[LUCENE-8419] Return token unchanged for pathological Stempel tokens - ASF JIRA

Details

Type: New Feature
Status: Open
Priority: Major
Resolution: Unresolved
Affects Version/s: None
Fix Version/s: None
Component/s: modules/analysis
Labels:
- stemmer
- stemming

Lucene Fields:

New

Description

In the aggregate, Stempel does a good job, but certain tokens get stemmed pathologically, conflating completely unrelated words in the search index. Depending on the scoring function, documents returned may have no form of the word that was in the query, only unrelated forms (see ć examples below).

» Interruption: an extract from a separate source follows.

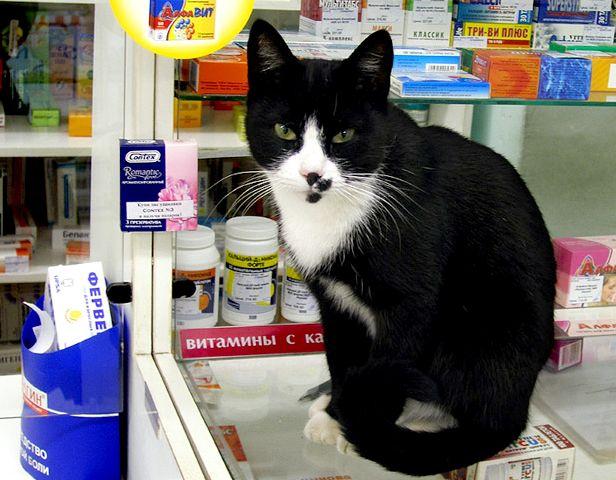 здоровье кошек Если кошка заболела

It's probably not possible to fix the stemmer, and it's probably not possible to catch every error, but catching and ignoring certain large classes of errors would greatly improve precision, and doing it in the stemmer would prevent losses to recall that happen from cleaning up these errors outside the stemmer.

An obvious example is that numbers ending in 1 have the last two digits replaced with ć. So 12341 is stemmed as 123ć. Numbers ending in 31 have the last 4 numbers removed and replaced with ć, so 12331 is stemmed as 1ć. Mixed letters and numbers are treated the same: abc123451 is stemmed as abc1234ć, abc1231 is stemmed as abcć.

Proposed solution: any token that ends in a number should not be stemmed, it should just be returned unchanged.

One letter stems from the set [a-zńć] are generally useless and often absurd.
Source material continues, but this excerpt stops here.